Through real-world surveillance of viral isolates from COVID-19 patients, researchers are able to anticipate the emergence of SARS-COV-2.
By gathering SARS-COV-2 specimens from successive COVID-19 patients, junior associate professor Kazuo Takayama (Cell Growth and Disruption Department) and a cooperative team of researchers in Japan have recently uncovered critical components involved for producing novel variations. The specificity of SARS-COV-2 OMICRON VARIANT BF.5, which infected patients over a period of months, was clarified by the study. The group emphasized how this respiratory infection has wide-ranging effects.

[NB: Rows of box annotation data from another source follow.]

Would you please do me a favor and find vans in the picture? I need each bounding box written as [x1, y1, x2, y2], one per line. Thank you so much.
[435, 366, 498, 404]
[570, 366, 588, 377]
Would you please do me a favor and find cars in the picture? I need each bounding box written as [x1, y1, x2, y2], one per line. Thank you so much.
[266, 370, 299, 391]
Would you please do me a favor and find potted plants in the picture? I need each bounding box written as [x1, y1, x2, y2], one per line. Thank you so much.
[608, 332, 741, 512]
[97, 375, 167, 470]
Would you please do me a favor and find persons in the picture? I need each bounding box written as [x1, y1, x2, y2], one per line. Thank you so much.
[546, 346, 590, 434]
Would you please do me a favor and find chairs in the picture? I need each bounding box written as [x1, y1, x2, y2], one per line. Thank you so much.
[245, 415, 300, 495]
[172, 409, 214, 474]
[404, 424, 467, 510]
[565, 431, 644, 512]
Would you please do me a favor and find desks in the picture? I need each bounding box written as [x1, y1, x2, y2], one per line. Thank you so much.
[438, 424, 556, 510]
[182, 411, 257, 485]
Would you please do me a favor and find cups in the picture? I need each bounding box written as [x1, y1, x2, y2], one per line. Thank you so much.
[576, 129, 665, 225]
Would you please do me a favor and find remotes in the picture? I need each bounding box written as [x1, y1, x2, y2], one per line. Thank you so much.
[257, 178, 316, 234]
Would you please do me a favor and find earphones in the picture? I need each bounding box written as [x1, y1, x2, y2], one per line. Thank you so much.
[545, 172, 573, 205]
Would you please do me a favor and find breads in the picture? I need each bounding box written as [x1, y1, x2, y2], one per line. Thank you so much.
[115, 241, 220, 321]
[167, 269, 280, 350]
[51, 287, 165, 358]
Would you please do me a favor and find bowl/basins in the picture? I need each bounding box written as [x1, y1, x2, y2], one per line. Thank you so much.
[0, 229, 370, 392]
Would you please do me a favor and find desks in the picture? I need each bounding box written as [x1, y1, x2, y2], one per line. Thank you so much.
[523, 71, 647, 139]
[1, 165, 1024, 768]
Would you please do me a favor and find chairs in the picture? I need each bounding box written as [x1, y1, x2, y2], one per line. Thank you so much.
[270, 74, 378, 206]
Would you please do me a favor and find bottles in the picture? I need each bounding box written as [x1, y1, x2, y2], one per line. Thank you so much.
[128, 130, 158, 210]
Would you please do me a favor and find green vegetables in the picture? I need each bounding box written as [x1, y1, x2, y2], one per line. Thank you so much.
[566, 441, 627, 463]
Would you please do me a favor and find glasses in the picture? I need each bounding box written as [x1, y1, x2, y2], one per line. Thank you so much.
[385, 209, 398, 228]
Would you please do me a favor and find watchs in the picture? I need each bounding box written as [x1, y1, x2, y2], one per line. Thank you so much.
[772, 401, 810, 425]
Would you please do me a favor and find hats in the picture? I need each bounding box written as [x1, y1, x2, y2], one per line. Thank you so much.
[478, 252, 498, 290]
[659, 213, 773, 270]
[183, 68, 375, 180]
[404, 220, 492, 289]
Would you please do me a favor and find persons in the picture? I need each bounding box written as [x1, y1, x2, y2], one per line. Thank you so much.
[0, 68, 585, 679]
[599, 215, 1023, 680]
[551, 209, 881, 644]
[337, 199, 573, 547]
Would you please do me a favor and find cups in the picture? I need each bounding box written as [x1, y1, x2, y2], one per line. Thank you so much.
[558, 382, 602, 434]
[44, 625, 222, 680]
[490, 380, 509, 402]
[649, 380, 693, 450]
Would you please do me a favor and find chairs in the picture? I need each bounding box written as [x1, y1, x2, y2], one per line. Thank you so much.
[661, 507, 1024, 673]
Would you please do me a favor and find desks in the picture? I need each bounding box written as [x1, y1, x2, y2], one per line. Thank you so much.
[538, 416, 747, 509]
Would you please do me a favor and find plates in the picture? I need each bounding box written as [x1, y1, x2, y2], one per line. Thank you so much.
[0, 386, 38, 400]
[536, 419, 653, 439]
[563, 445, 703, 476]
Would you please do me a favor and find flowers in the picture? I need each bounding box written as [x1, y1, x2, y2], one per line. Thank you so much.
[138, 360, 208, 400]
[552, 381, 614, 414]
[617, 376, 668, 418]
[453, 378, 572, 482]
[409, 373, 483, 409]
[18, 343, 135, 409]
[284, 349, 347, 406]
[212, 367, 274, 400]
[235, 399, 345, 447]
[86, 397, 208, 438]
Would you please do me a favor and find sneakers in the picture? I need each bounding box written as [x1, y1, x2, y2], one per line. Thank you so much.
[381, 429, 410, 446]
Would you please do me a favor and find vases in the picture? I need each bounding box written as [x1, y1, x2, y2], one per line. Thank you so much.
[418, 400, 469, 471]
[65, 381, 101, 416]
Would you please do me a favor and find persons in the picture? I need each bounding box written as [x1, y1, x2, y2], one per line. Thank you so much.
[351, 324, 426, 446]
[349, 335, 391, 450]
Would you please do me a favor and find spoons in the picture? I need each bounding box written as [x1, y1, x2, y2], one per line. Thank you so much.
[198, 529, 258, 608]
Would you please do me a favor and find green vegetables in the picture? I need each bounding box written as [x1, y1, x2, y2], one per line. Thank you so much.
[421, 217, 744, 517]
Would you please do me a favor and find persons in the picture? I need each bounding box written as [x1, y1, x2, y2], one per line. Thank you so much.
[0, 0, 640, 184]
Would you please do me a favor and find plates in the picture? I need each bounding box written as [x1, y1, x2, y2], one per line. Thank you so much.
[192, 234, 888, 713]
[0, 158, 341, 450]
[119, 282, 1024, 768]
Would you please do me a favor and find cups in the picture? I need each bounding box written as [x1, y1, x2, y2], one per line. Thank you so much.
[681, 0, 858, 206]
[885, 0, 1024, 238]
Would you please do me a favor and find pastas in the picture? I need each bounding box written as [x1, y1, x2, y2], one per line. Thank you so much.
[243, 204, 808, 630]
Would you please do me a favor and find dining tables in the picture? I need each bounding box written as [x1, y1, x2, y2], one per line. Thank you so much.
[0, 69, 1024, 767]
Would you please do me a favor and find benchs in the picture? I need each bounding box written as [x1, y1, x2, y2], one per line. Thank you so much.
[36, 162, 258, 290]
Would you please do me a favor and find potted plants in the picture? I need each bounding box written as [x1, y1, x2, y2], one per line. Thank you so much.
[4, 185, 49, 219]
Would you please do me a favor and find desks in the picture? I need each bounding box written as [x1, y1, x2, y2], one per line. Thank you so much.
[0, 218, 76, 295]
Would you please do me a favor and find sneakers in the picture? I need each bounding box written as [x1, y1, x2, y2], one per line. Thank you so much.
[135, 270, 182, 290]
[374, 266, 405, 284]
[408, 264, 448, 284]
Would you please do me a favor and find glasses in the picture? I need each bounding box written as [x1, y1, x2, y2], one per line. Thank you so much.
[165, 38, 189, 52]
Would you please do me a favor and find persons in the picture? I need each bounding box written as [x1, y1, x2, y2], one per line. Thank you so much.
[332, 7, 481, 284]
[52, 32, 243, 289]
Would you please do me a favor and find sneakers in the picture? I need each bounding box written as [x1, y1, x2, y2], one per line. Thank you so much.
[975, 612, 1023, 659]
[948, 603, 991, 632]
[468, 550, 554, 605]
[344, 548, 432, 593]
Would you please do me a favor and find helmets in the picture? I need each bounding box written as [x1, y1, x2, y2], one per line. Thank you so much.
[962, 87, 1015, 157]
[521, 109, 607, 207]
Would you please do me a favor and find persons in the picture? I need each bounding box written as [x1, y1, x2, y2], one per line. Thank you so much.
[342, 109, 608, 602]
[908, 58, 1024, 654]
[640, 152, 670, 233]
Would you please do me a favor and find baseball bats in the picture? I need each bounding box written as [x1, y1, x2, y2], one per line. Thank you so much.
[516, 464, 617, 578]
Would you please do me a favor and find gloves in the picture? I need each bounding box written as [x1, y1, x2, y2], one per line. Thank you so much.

Only modest amounts of antibodies against SARS-COV-2 were found in the samples by researchers because of the patients’ prolonged immunosuppression due to eosinophilic fasciitis. Nevertheless, they found cytolytic granules in the patients’ serum, indicating that CD8+ T cells and NK (natural killer) cells were active.
Next-generation sequencing methods were used by researchers to examine the viral genomic sequences from swab samples. Viral genomes notably mutated at 10 sites between the first and second sample time points (day 0 and day 17); however, during subsequent sample collection intervals (days 18-56 and days 57-119), this changed to 27 and 37 sites, suggesting that the virus could rapidly accumulate mutations if left unchecked for longer than two months. By infecting human IPSC-derived lung organoids with each viral isolate, researchers evaluated the virus’s resistance potential and its impact on host cells by applying their experience with organoid technology. They found that the levels of viral generation and gene expression were constant throughout the isolates, suggesting that the infection of SARS-COV-2 remains infectious for the duration of the usual infection.
Researchers also looked into the sensitivity to antiviral medications and antibody therapy, including sotrovimab for anti-spike protein antibody therapy and remdesivir. Since all of the viral isolates had spike protein mutations (G339D or R346T), which made them resistant to sotrovimab, they all showed strong resistance to antibody therapy despite their great sensitivity to remdesivir treatment. These results imply that, in spite of the numerous mutations acquired during persistent infection, susceptibility and sensitivity to antiviral therapies stayed mostly unaltered.
The S protein amino acid sequence was the focus of a comparative phylogenetic analysis with new SARS-COV-2 variants to see if analyzing viral divergence in patients with chronic SARS-COV-2 infections could help forecast viral evolution. Significantly, a number of mutations (D574N, S975N, S1003I, and A1174V) that were uncommon prior to the existence of BF.5 were found at rates higher than 1% in progeny of ancestral variations, indicating a greater chance of emergence under strain pressure from BF.5. In order to verify this theory, the research team looked at the prevalence of these mutations in variations that emerged after the BF.5 strain.
Specifically, mutations D574N and S1003I were detected in more than 1% of offspring of lineage-derived variations (Ba.5.24, Ba.5.2.36, CG.1, BF.7.26, and BQ.1.1.21), indicating possible consequences for viral evolution in patients who are constantly infected as well as practical ramifications.
To sum up, the research indicates that it is possible to approximate the rate of viral evolution in patients who are continually infected, in tandem with the possibility of real-world viral development. To assess the generalizability of these results, it is imperative to include more individuals who are infected on a continual basis, as individual differences may distort the course of viral evolution.